Written by Matthew Ern, email@example.com Thursday, 31 October 2013 00:00
Common core state testing standards dominated the New Hyde Park-Garden City Park Board of Education held a work session meeting on Monday, Oct. 21. The bulk of the meeting was spent discussing the standards and the methods of evaluating teachers as “effective” or not. The common core functions in conjunction with the Federal Race to the Top reform efforts and were implemented to establish a “common core of standards that are internationally benchmarked.”
Not all schools have found the CCSS effectively. Many of the tests were put in place before teachers had a full year to prepare students for the new curriculum’s, according to district officials.

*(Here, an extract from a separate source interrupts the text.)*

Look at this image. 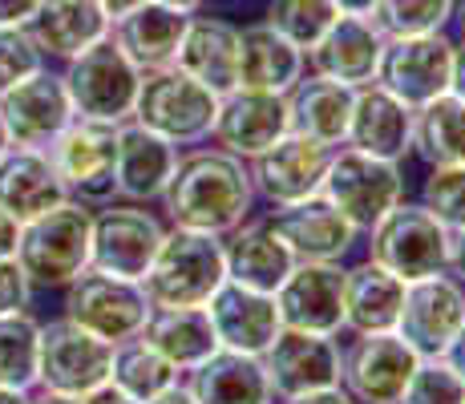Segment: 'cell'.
Wrapping results in <instances>:
<instances>
[{"mask_svg": "<svg viewBox=\"0 0 465 404\" xmlns=\"http://www.w3.org/2000/svg\"><path fill=\"white\" fill-rule=\"evenodd\" d=\"M255 202L259 199L247 162L219 146H191L186 154H178L174 174L158 199L170 227L207 231L219 239L243 219H252Z\"/></svg>", "mask_w": 465, "mask_h": 404, "instance_id": "6da1fadb", "label": "cell"}, {"mask_svg": "<svg viewBox=\"0 0 465 404\" xmlns=\"http://www.w3.org/2000/svg\"><path fill=\"white\" fill-rule=\"evenodd\" d=\"M89 239H94V206L65 199L53 211L21 222L16 263L33 287H65L89 267Z\"/></svg>", "mask_w": 465, "mask_h": 404, "instance_id": "7a4b0ae2", "label": "cell"}, {"mask_svg": "<svg viewBox=\"0 0 465 404\" xmlns=\"http://www.w3.org/2000/svg\"><path fill=\"white\" fill-rule=\"evenodd\" d=\"M223 280H227V267H223L219 235L166 227L154 263L142 275V291L150 308H203Z\"/></svg>", "mask_w": 465, "mask_h": 404, "instance_id": "3957f363", "label": "cell"}, {"mask_svg": "<svg viewBox=\"0 0 465 404\" xmlns=\"http://www.w3.org/2000/svg\"><path fill=\"white\" fill-rule=\"evenodd\" d=\"M214 110H219V94H211L178 65H163L142 74L130 118L163 133L174 146H203L211 138Z\"/></svg>", "mask_w": 465, "mask_h": 404, "instance_id": "277c9868", "label": "cell"}, {"mask_svg": "<svg viewBox=\"0 0 465 404\" xmlns=\"http://www.w3.org/2000/svg\"><path fill=\"white\" fill-rule=\"evenodd\" d=\"M320 194L364 235L392 206L405 202V170H401V162L361 154L352 146H336L328 158Z\"/></svg>", "mask_w": 465, "mask_h": 404, "instance_id": "5b68a950", "label": "cell"}, {"mask_svg": "<svg viewBox=\"0 0 465 404\" xmlns=\"http://www.w3.org/2000/svg\"><path fill=\"white\" fill-rule=\"evenodd\" d=\"M369 239V259L389 267L405 283L429 280V275L450 271V251H453V231L441 227L421 202H401L364 231Z\"/></svg>", "mask_w": 465, "mask_h": 404, "instance_id": "8992f818", "label": "cell"}, {"mask_svg": "<svg viewBox=\"0 0 465 404\" xmlns=\"http://www.w3.org/2000/svg\"><path fill=\"white\" fill-rule=\"evenodd\" d=\"M61 81H65V94H69V102H74L77 118L118 125L134 113L142 69L118 49L114 37H102L97 44H89V49H82L77 57L65 61Z\"/></svg>", "mask_w": 465, "mask_h": 404, "instance_id": "52a82bcc", "label": "cell"}, {"mask_svg": "<svg viewBox=\"0 0 465 404\" xmlns=\"http://www.w3.org/2000/svg\"><path fill=\"white\" fill-rule=\"evenodd\" d=\"M166 222L142 202H105L94 206V239H89V267L118 280L142 283L158 247H163Z\"/></svg>", "mask_w": 465, "mask_h": 404, "instance_id": "ba28073f", "label": "cell"}, {"mask_svg": "<svg viewBox=\"0 0 465 404\" xmlns=\"http://www.w3.org/2000/svg\"><path fill=\"white\" fill-rule=\"evenodd\" d=\"M65 291V303H61V316L74 320L77 328L94 331L97 340H110V344H122V340L142 336L150 320V300L142 291V283L134 280H118V275H105L85 267L74 283L61 287Z\"/></svg>", "mask_w": 465, "mask_h": 404, "instance_id": "9c48e42d", "label": "cell"}, {"mask_svg": "<svg viewBox=\"0 0 465 404\" xmlns=\"http://www.w3.org/2000/svg\"><path fill=\"white\" fill-rule=\"evenodd\" d=\"M118 125L94 122V118H74L53 138L49 158H53V166H57L61 182H65L69 199H77L85 206H105L118 199V186H114Z\"/></svg>", "mask_w": 465, "mask_h": 404, "instance_id": "30bf717a", "label": "cell"}, {"mask_svg": "<svg viewBox=\"0 0 465 404\" xmlns=\"http://www.w3.org/2000/svg\"><path fill=\"white\" fill-rule=\"evenodd\" d=\"M417 360L397 331H356L340 348V389L356 404H401Z\"/></svg>", "mask_w": 465, "mask_h": 404, "instance_id": "8fae6325", "label": "cell"}, {"mask_svg": "<svg viewBox=\"0 0 465 404\" xmlns=\"http://www.w3.org/2000/svg\"><path fill=\"white\" fill-rule=\"evenodd\" d=\"M114 344L97 340L94 331L77 328L74 320H49L41 323V348H37V389L85 397L97 384L110 380Z\"/></svg>", "mask_w": 465, "mask_h": 404, "instance_id": "7c38bea8", "label": "cell"}, {"mask_svg": "<svg viewBox=\"0 0 465 404\" xmlns=\"http://www.w3.org/2000/svg\"><path fill=\"white\" fill-rule=\"evenodd\" d=\"M450 69H453V37H445V33L384 37L377 85L389 89L409 110H421L425 102L450 94Z\"/></svg>", "mask_w": 465, "mask_h": 404, "instance_id": "4fadbf2b", "label": "cell"}, {"mask_svg": "<svg viewBox=\"0 0 465 404\" xmlns=\"http://www.w3.org/2000/svg\"><path fill=\"white\" fill-rule=\"evenodd\" d=\"M461 323H465V283L453 271L405 283L397 336L405 340L421 360L441 356L445 344L461 331Z\"/></svg>", "mask_w": 465, "mask_h": 404, "instance_id": "5bb4252c", "label": "cell"}, {"mask_svg": "<svg viewBox=\"0 0 465 404\" xmlns=\"http://www.w3.org/2000/svg\"><path fill=\"white\" fill-rule=\"evenodd\" d=\"M292 130L288 113V94H263V89H231L219 97L211 125V142L227 154L252 162L267 146L283 138Z\"/></svg>", "mask_w": 465, "mask_h": 404, "instance_id": "9a60e30c", "label": "cell"}, {"mask_svg": "<svg viewBox=\"0 0 465 404\" xmlns=\"http://www.w3.org/2000/svg\"><path fill=\"white\" fill-rule=\"evenodd\" d=\"M328 158H332V146L288 130L275 146H267L259 158L247 162L255 199H263L267 206H288L308 199V194H320Z\"/></svg>", "mask_w": 465, "mask_h": 404, "instance_id": "2e32d148", "label": "cell"}, {"mask_svg": "<svg viewBox=\"0 0 465 404\" xmlns=\"http://www.w3.org/2000/svg\"><path fill=\"white\" fill-rule=\"evenodd\" d=\"M74 118L77 113L65 94V81H61V74H53L49 65H45L41 74L25 77L21 85H13L8 94H0V122H5L13 146L49 150L53 138Z\"/></svg>", "mask_w": 465, "mask_h": 404, "instance_id": "e0dca14e", "label": "cell"}, {"mask_svg": "<svg viewBox=\"0 0 465 404\" xmlns=\"http://www.w3.org/2000/svg\"><path fill=\"white\" fill-rule=\"evenodd\" d=\"M275 311L283 328L340 336L344 331V267L300 259L275 287Z\"/></svg>", "mask_w": 465, "mask_h": 404, "instance_id": "ac0fdd59", "label": "cell"}, {"mask_svg": "<svg viewBox=\"0 0 465 404\" xmlns=\"http://www.w3.org/2000/svg\"><path fill=\"white\" fill-rule=\"evenodd\" d=\"M259 360L267 368L275 400L340 384V340L336 336L280 328V336L272 340V348H267Z\"/></svg>", "mask_w": 465, "mask_h": 404, "instance_id": "d6986e66", "label": "cell"}, {"mask_svg": "<svg viewBox=\"0 0 465 404\" xmlns=\"http://www.w3.org/2000/svg\"><path fill=\"white\" fill-rule=\"evenodd\" d=\"M272 227L280 231V239L288 242V251L308 263H340L352 255V247L361 242V231L336 211L324 194H308L300 202L272 206Z\"/></svg>", "mask_w": 465, "mask_h": 404, "instance_id": "ffe728a7", "label": "cell"}, {"mask_svg": "<svg viewBox=\"0 0 465 404\" xmlns=\"http://www.w3.org/2000/svg\"><path fill=\"white\" fill-rule=\"evenodd\" d=\"M203 308H207V316H211L219 348H231V352L263 356L283 328L280 311H275V295L252 291V287H239L231 280H223L219 291H214Z\"/></svg>", "mask_w": 465, "mask_h": 404, "instance_id": "44dd1931", "label": "cell"}, {"mask_svg": "<svg viewBox=\"0 0 465 404\" xmlns=\"http://www.w3.org/2000/svg\"><path fill=\"white\" fill-rule=\"evenodd\" d=\"M183 150L166 142L163 133L146 130L142 122L126 118L118 125V162H114V186L122 202H158L178 166Z\"/></svg>", "mask_w": 465, "mask_h": 404, "instance_id": "7402d4cb", "label": "cell"}, {"mask_svg": "<svg viewBox=\"0 0 465 404\" xmlns=\"http://www.w3.org/2000/svg\"><path fill=\"white\" fill-rule=\"evenodd\" d=\"M344 146L372 158L405 162L413 150V110L381 89L377 81L352 89V113H348Z\"/></svg>", "mask_w": 465, "mask_h": 404, "instance_id": "603a6c76", "label": "cell"}, {"mask_svg": "<svg viewBox=\"0 0 465 404\" xmlns=\"http://www.w3.org/2000/svg\"><path fill=\"white\" fill-rule=\"evenodd\" d=\"M223 267L227 280L252 291L275 295V287L288 280V271L296 267V255L288 251V242L280 239V231L272 227V219H243L235 231L223 235Z\"/></svg>", "mask_w": 465, "mask_h": 404, "instance_id": "cb8c5ba5", "label": "cell"}, {"mask_svg": "<svg viewBox=\"0 0 465 404\" xmlns=\"http://www.w3.org/2000/svg\"><path fill=\"white\" fill-rule=\"evenodd\" d=\"M381 49H384V37L369 16L340 13L332 21V29L308 49V74L332 77L348 89L369 85V81H377Z\"/></svg>", "mask_w": 465, "mask_h": 404, "instance_id": "d4e9b609", "label": "cell"}, {"mask_svg": "<svg viewBox=\"0 0 465 404\" xmlns=\"http://www.w3.org/2000/svg\"><path fill=\"white\" fill-rule=\"evenodd\" d=\"M174 65L199 85H207L211 94H231L239 85V25L227 16L191 13Z\"/></svg>", "mask_w": 465, "mask_h": 404, "instance_id": "484cf974", "label": "cell"}, {"mask_svg": "<svg viewBox=\"0 0 465 404\" xmlns=\"http://www.w3.org/2000/svg\"><path fill=\"white\" fill-rule=\"evenodd\" d=\"M69 191L53 166L49 150L8 146L0 154V211H8L16 222H29L37 214L65 202Z\"/></svg>", "mask_w": 465, "mask_h": 404, "instance_id": "4316f807", "label": "cell"}, {"mask_svg": "<svg viewBox=\"0 0 465 404\" xmlns=\"http://www.w3.org/2000/svg\"><path fill=\"white\" fill-rule=\"evenodd\" d=\"M199 404H275V389L259 356L214 348L203 364L183 376Z\"/></svg>", "mask_w": 465, "mask_h": 404, "instance_id": "83f0119b", "label": "cell"}, {"mask_svg": "<svg viewBox=\"0 0 465 404\" xmlns=\"http://www.w3.org/2000/svg\"><path fill=\"white\" fill-rule=\"evenodd\" d=\"M303 74H308V53L296 49L288 37H280L267 21L239 25V85L235 89L292 94Z\"/></svg>", "mask_w": 465, "mask_h": 404, "instance_id": "f1b7e54d", "label": "cell"}, {"mask_svg": "<svg viewBox=\"0 0 465 404\" xmlns=\"http://www.w3.org/2000/svg\"><path fill=\"white\" fill-rule=\"evenodd\" d=\"M110 16L97 0H41L29 16V37L37 41L45 61H69L82 49L110 37Z\"/></svg>", "mask_w": 465, "mask_h": 404, "instance_id": "f546056e", "label": "cell"}, {"mask_svg": "<svg viewBox=\"0 0 465 404\" xmlns=\"http://www.w3.org/2000/svg\"><path fill=\"white\" fill-rule=\"evenodd\" d=\"M186 21H191V13H178V8H166V5H158V0H146V5H138L134 13L118 16V21L110 25V37L118 41V49L146 74V69L174 65Z\"/></svg>", "mask_w": 465, "mask_h": 404, "instance_id": "4dcf8cb0", "label": "cell"}, {"mask_svg": "<svg viewBox=\"0 0 465 404\" xmlns=\"http://www.w3.org/2000/svg\"><path fill=\"white\" fill-rule=\"evenodd\" d=\"M401 303H405V280L389 267L361 259L344 271V331H397Z\"/></svg>", "mask_w": 465, "mask_h": 404, "instance_id": "1f68e13d", "label": "cell"}, {"mask_svg": "<svg viewBox=\"0 0 465 404\" xmlns=\"http://www.w3.org/2000/svg\"><path fill=\"white\" fill-rule=\"evenodd\" d=\"M288 113L292 130L308 133V138L324 142V146H344L348 133V113H352V89L340 85L332 77L303 74L296 89L288 94Z\"/></svg>", "mask_w": 465, "mask_h": 404, "instance_id": "d6a6232c", "label": "cell"}, {"mask_svg": "<svg viewBox=\"0 0 465 404\" xmlns=\"http://www.w3.org/2000/svg\"><path fill=\"white\" fill-rule=\"evenodd\" d=\"M142 340L158 348L183 376L219 348L207 308H154L146 328H142Z\"/></svg>", "mask_w": 465, "mask_h": 404, "instance_id": "836d02e7", "label": "cell"}, {"mask_svg": "<svg viewBox=\"0 0 465 404\" xmlns=\"http://www.w3.org/2000/svg\"><path fill=\"white\" fill-rule=\"evenodd\" d=\"M425 166H461L465 162V102L441 94L413 110V150Z\"/></svg>", "mask_w": 465, "mask_h": 404, "instance_id": "e575fe53", "label": "cell"}, {"mask_svg": "<svg viewBox=\"0 0 465 404\" xmlns=\"http://www.w3.org/2000/svg\"><path fill=\"white\" fill-rule=\"evenodd\" d=\"M110 380L142 404V400L158 397L163 389H170V384H178V380H183V372H178V368L170 364L158 348H150L142 336H134V340L114 344Z\"/></svg>", "mask_w": 465, "mask_h": 404, "instance_id": "d590c367", "label": "cell"}, {"mask_svg": "<svg viewBox=\"0 0 465 404\" xmlns=\"http://www.w3.org/2000/svg\"><path fill=\"white\" fill-rule=\"evenodd\" d=\"M37 348L41 323L29 311L0 316V389H37Z\"/></svg>", "mask_w": 465, "mask_h": 404, "instance_id": "8d00e7d4", "label": "cell"}, {"mask_svg": "<svg viewBox=\"0 0 465 404\" xmlns=\"http://www.w3.org/2000/svg\"><path fill=\"white\" fill-rule=\"evenodd\" d=\"M458 0H377L369 21L381 37H421V33H445L453 25Z\"/></svg>", "mask_w": 465, "mask_h": 404, "instance_id": "74e56055", "label": "cell"}, {"mask_svg": "<svg viewBox=\"0 0 465 404\" xmlns=\"http://www.w3.org/2000/svg\"><path fill=\"white\" fill-rule=\"evenodd\" d=\"M336 16H340V8L332 0H267L263 21L272 25L280 37H288L296 49L308 53L312 44L332 29Z\"/></svg>", "mask_w": 465, "mask_h": 404, "instance_id": "f35d334b", "label": "cell"}, {"mask_svg": "<svg viewBox=\"0 0 465 404\" xmlns=\"http://www.w3.org/2000/svg\"><path fill=\"white\" fill-rule=\"evenodd\" d=\"M429 214L441 227L461 231L465 227V162L461 166H429L425 182H421V199Z\"/></svg>", "mask_w": 465, "mask_h": 404, "instance_id": "ab89813d", "label": "cell"}, {"mask_svg": "<svg viewBox=\"0 0 465 404\" xmlns=\"http://www.w3.org/2000/svg\"><path fill=\"white\" fill-rule=\"evenodd\" d=\"M401 404H465V380L441 356H429V360H417Z\"/></svg>", "mask_w": 465, "mask_h": 404, "instance_id": "60d3db41", "label": "cell"}, {"mask_svg": "<svg viewBox=\"0 0 465 404\" xmlns=\"http://www.w3.org/2000/svg\"><path fill=\"white\" fill-rule=\"evenodd\" d=\"M49 65L37 41L29 37L25 25H0V94H8L13 85H21L25 77L41 74Z\"/></svg>", "mask_w": 465, "mask_h": 404, "instance_id": "b9f144b4", "label": "cell"}, {"mask_svg": "<svg viewBox=\"0 0 465 404\" xmlns=\"http://www.w3.org/2000/svg\"><path fill=\"white\" fill-rule=\"evenodd\" d=\"M33 291H37V287L29 283V275L21 271V263H16L13 255L0 259V316H16V311H29Z\"/></svg>", "mask_w": 465, "mask_h": 404, "instance_id": "7bdbcfd3", "label": "cell"}, {"mask_svg": "<svg viewBox=\"0 0 465 404\" xmlns=\"http://www.w3.org/2000/svg\"><path fill=\"white\" fill-rule=\"evenodd\" d=\"M275 404H356L352 397H348L340 384H332V389H316V392H300V397H283Z\"/></svg>", "mask_w": 465, "mask_h": 404, "instance_id": "ee69618b", "label": "cell"}, {"mask_svg": "<svg viewBox=\"0 0 465 404\" xmlns=\"http://www.w3.org/2000/svg\"><path fill=\"white\" fill-rule=\"evenodd\" d=\"M41 0H0V25H29Z\"/></svg>", "mask_w": 465, "mask_h": 404, "instance_id": "f6af8a7d", "label": "cell"}, {"mask_svg": "<svg viewBox=\"0 0 465 404\" xmlns=\"http://www.w3.org/2000/svg\"><path fill=\"white\" fill-rule=\"evenodd\" d=\"M82 404H138V400H134L130 392H122L114 380H105V384H97L94 392H85Z\"/></svg>", "mask_w": 465, "mask_h": 404, "instance_id": "bcb514c9", "label": "cell"}, {"mask_svg": "<svg viewBox=\"0 0 465 404\" xmlns=\"http://www.w3.org/2000/svg\"><path fill=\"white\" fill-rule=\"evenodd\" d=\"M450 94L465 102V37L453 41V69H450Z\"/></svg>", "mask_w": 465, "mask_h": 404, "instance_id": "7dc6e473", "label": "cell"}, {"mask_svg": "<svg viewBox=\"0 0 465 404\" xmlns=\"http://www.w3.org/2000/svg\"><path fill=\"white\" fill-rule=\"evenodd\" d=\"M16 239H21V222L8 211H0V259L16 255Z\"/></svg>", "mask_w": 465, "mask_h": 404, "instance_id": "c3c4849f", "label": "cell"}, {"mask_svg": "<svg viewBox=\"0 0 465 404\" xmlns=\"http://www.w3.org/2000/svg\"><path fill=\"white\" fill-rule=\"evenodd\" d=\"M441 360H445V364H450V368H453V372H458V376H461V380H465V323H461V331H458V336H453V340H450V344H445Z\"/></svg>", "mask_w": 465, "mask_h": 404, "instance_id": "681fc988", "label": "cell"}, {"mask_svg": "<svg viewBox=\"0 0 465 404\" xmlns=\"http://www.w3.org/2000/svg\"><path fill=\"white\" fill-rule=\"evenodd\" d=\"M142 404H199V400H194L191 389L178 380V384H170V389H163L158 397H150V400H142Z\"/></svg>", "mask_w": 465, "mask_h": 404, "instance_id": "f907efd6", "label": "cell"}, {"mask_svg": "<svg viewBox=\"0 0 465 404\" xmlns=\"http://www.w3.org/2000/svg\"><path fill=\"white\" fill-rule=\"evenodd\" d=\"M450 271L465 283V227L453 231V251H450Z\"/></svg>", "mask_w": 465, "mask_h": 404, "instance_id": "816d5d0a", "label": "cell"}, {"mask_svg": "<svg viewBox=\"0 0 465 404\" xmlns=\"http://www.w3.org/2000/svg\"><path fill=\"white\" fill-rule=\"evenodd\" d=\"M29 404H82V397H69V392H53V389H33Z\"/></svg>", "mask_w": 465, "mask_h": 404, "instance_id": "f5cc1de1", "label": "cell"}, {"mask_svg": "<svg viewBox=\"0 0 465 404\" xmlns=\"http://www.w3.org/2000/svg\"><path fill=\"white\" fill-rule=\"evenodd\" d=\"M344 16H372V8H377V0H332Z\"/></svg>", "mask_w": 465, "mask_h": 404, "instance_id": "db71d44e", "label": "cell"}, {"mask_svg": "<svg viewBox=\"0 0 465 404\" xmlns=\"http://www.w3.org/2000/svg\"><path fill=\"white\" fill-rule=\"evenodd\" d=\"M97 5L105 8V16H110V21H118V16L134 13V8H138V5H146V0H97Z\"/></svg>", "mask_w": 465, "mask_h": 404, "instance_id": "11a10c76", "label": "cell"}, {"mask_svg": "<svg viewBox=\"0 0 465 404\" xmlns=\"http://www.w3.org/2000/svg\"><path fill=\"white\" fill-rule=\"evenodd\" d=\"M158 5L178 8V13H203V5H207V0H158Z\"/></svg>", "mask_w": 465, "mask_h": 404, "instance_id": "9f6ffc18", "label": "cell"}, {"mask_svg": "<svg viewBox=\"0 0 465 404\" xmlns=\"http://www.w3.org/2000/svg\"><path fill=\"white\" fill-rule=\"evenodd\" d=\"M0 404H29V392H21V389H0Z\"/></svg>", "mask_w": 465, "mask_h": 404, "instance_id": "6f0895ef", "label": "cell"}, {"mask_svg": "<svg viewBox=\"0 0 465 404\" xmlns=\"http://www.w3.org/2000/svg\"><path fill=\"white\" fill-rule=\"evenodd\" d=\"M453 25H458V33L465 37V0H458V8H453Z\"/></svg>", "mask_w": 465, "mask_h": 404, "instance_id": "680465c9", "label": "cell"}, {"mask_svg": "<svg viewBox=\"0 0 465 404\" xmlns=\"http://www.w3.org/2000/svg\"><path fill=\"white\" fill-rule=\"evenodd\" d=\"M8 146H13V142H8V130H5V122H0V154H5Z\"/></svg>", "mask_w": 465, "mask_h": 404, "instance_id": "91938a15", "label": "cell"}, {"mask_svg": "<svg viewBox=\"0 0 465 404\" xmlns=\"http://www.w3.org/2000/svg\"><path fill=\"white\" fill-rule=\"evenodd\" d=\"M231 5H235V0H231Z\"/></svg>", "mask_w": 465, "mask_h": 404, "instance_id": "94428289", "label": "cell"}]
</instances>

“I am not against the Common Core; I’m against the implementation of it,” says board trustee Joan Romagnoli.
District Superintendent Robert Katulak also weighed in on the issue of standardized testing, stating “We can’t say tests don’t mean anything, but it’s tricky. As long as I’ve been here we’ve had standardized tests.” The board expressed concerns at the way the test results are impacting teachers.
According to Katulak, the most proficient teachers are now often rewarded with the best students to continue their positive rankings. But this results in the struggling students getting passed off to new and inexperienced teachers when they really deserve the attention of the better educators. He says this is a nation-wide problem.
The common core is also indirectly tied to new Annual Professsional Performance Review Plan (APPR), the new teacher ranking system. Under the new APPR plan, 60 percent of teacher ratings would be based on classroom observations, 20 percent on students’ scores on state standardized tests, and 20 percent on a list of three scoring options.
That could include locally developed tests, exams offered by third parties or a simple doubling of the value placed on the state tests. School boards in Nassau County had to negotiate the final 20 percent with their local unions.
Katulak offered an explanation of how the point-based ranking system functions. Each district decides on an instrument to measure teacher effectiveness, the Danielson method is common on Long Island but is not a universal standard. The bulk of the points come from this, he say, “although other factors such as growth from year-to-year are also considered.”
Should the CCSS resolution pass in all schools, Katulak would like a provision included that the results of the tests be made public to educators. That way teachers can be better prepared for the types of questions that tripped up their students.